Monday, January 19, 2009

King: "it's nonviolence or nonexistence"

On this holiday honoring Dr. Martin Luther King, Jr., over and over we will see his famous "I Have a Dream" speech.

While I do love that speech, I have always had a closer connection to his "I've Been to the Mountaintop" speech that he delivered to striking sanitation workers in Memphis, Tennessee, the night before he was killed.



I understand why the excerpt at the end of the "Mountaintop" speech is played over and over again - it can make the hair stand up on the back of a person's neck with its intensity and foreboding.

But my favorite part of that speech is closer to the beginning when King discusses why he is happy to live during such troubling times.

“ … I know, somehow, that only when it is dark enough can you see the stars. And I see God working in this period of the twentieth century in a way that men in some strange way are responding. Something is happening in our world. The masses of people are rising up. And wherever they are assembled today, whether they are in Johannesburg, South Africa; Nairobi, Kenya; Accra, Ghana; New York City; Atlanta, Georgia; Jackson, Mississippi; or Memphis, Tennessee, the cry is always the same: 'We want to be free.'

And another reason that I’m happy to live in this period is that we have been forced to a point where we are going to have to grapple with the problems that men have been trying to grapple with through history, but the demands didn’t force them to do it. Survival demands that we grapple with them. Men for years now have been talking about war and peace. But now no longer can they just talk about it. It is no longer a choice between violence and nonviolence in this world; it’s nonviolence or nonexistence.

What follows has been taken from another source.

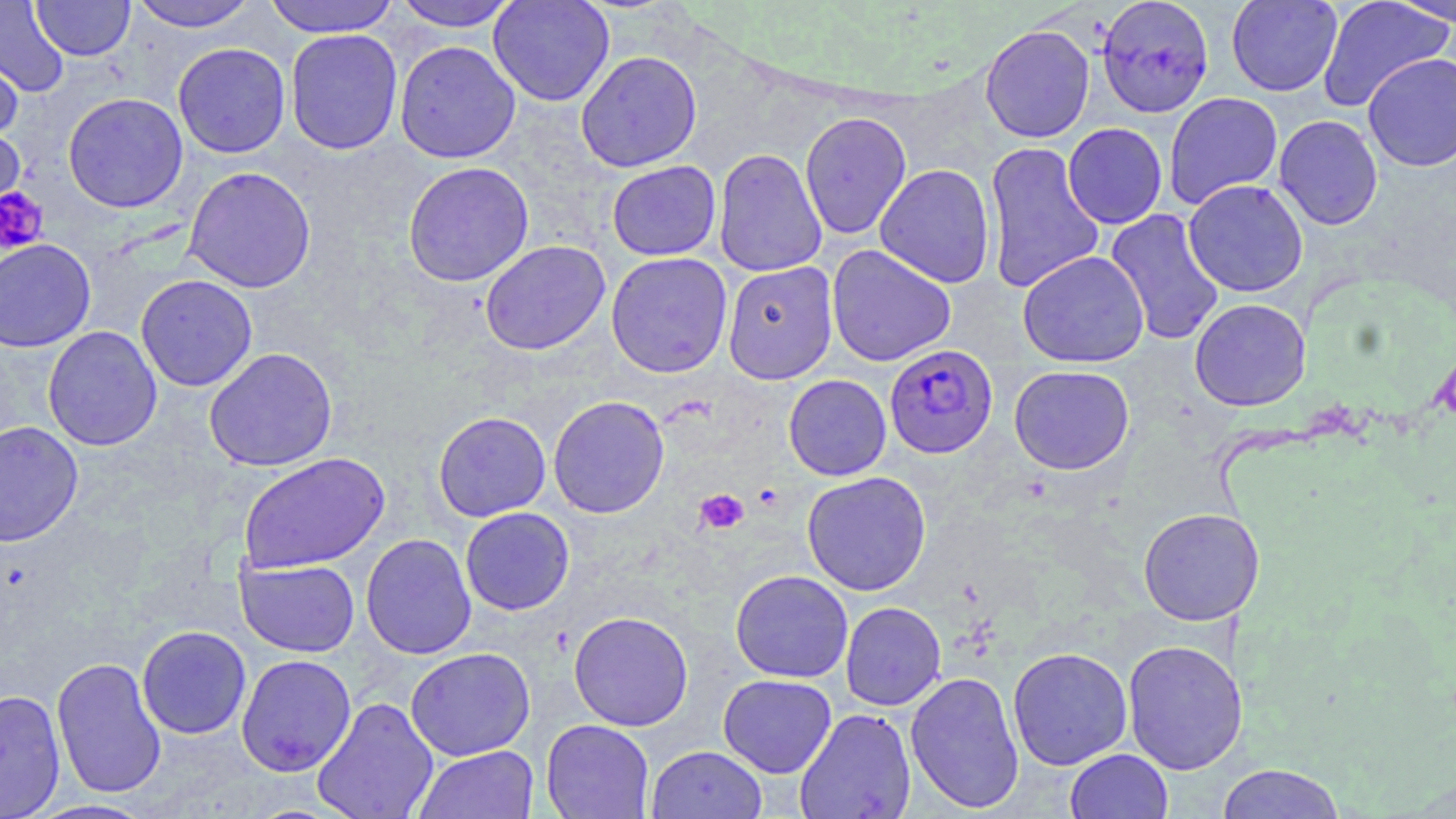
Approximate bounding boxes as [x1, y1, x2, y2] in pixels. Platelet locations: [1, 187, 48, 254], [754, 484, 784, 511], [694, 488, 749, 535]. Plasmodium falciparum-infected red blood cell locations: [885, 344, 999, 458]. Uninfected red blood cell locations: [263, 0, 399, 37], [392, 0, 520, 32], [488, 0, 615, 106], [1097, 0, 1216, 118], [1226, 0, 1342, 96], [1317, 0, 1453, 112], [1386, 0, 1456, 29], [0, 1, 68, 97], [31, 1, 135, 61], [128, 1, 260, 32], [980, 24, 1095, 143], [285, 29, 403, 155], [394, 40, 521, 163], [172, 43, 291, 158], [0, 47, 24, 147], [575, 50, 702, 172], [1362, 52, 1456, 172], [1164, 91, 1283, 208], [62, 92, 188, 213], [799, 111, 911, 240], [1273, 115, 1383, 230], [1062, 123, 1167, 229], [0, 125, 26, 229], [983, 141, 1105, 295], [713, 148, 828, 276], [607, 160, 721, 261], [403, 161, 534, 287], [874, 163, 996, 288], [183, 166, 316, 293], [1183, 179, 1308, 298], [1104, 208, 1226, 345], [0, 238, 96, 353], [480, 240, 610, 356], [826, 244, 956, 367], [1017, 250, 1149, 368], [606, 252, 733, 378], [722, 261, 838, 383], [135, 274, 257, 392], [1189, 298, 1311, 411], [43, 326, 162, 451], [205, 347, 338, 471], [1008, 365, 1134, 474], [783, 374, 892, 480], [548, 395, 670, 519], [433, 411, 551, 522], [0, 421, 83, 546], [238, 452, 390, 573], [801, 471, 932, 596], [460, 507, 575, 615], [1137, 507, 1265, 625], [360, 533, 477, 659], [235, 558, 359, 657], [730, 569, 853, 683], [840, 601, 946, 710], [568, 610, 693, 731], [136, 625, 252, 739], [1122, 639, 1248, 774], [405, 647, 535, 761], [1007, 647, 1133, 770], [235, 654, 357, 777], [51, 656, 167, 799], [905, 670, 1024, 813], [718, 673, 837, 777], [0, 689, 66, 819], [312, 696, 438, 819], [795, 708, 916, 819], [541, 719, 654, 818], [413, 745, 539, 819], [647, 745, 767, 818], [1064, 748, 1173, 819], [1215, 763, 1346, 819], [25, 799, 159, 818]. Slide-level diagnosis: Plasmodium falciparum. 1000x magnification. One field of a larger specimen. Light microscopy. Thin blood smear. May-Grünwald-Giemsa stain. Image is 1456×819 pixels.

And also, in the human rights revolution, if something isn’t done and done in a hurry to bring the colored peoples of the world out of their long years of poverty, their long years of hurt and neglect, the whole world is doomed. Now I’m just happy that God has allowed me to live in this period, to see what is unfolding. And I’m happy that he’s allowed me to be in Memphis.”


And with the swearing-in of the nation's first African-American president tomorrow, I'm sure King would have been happy to live in this period too. Ever mindful of the fact that the struggle continues - for human rights, civil rights, peaceful co-existence, existence.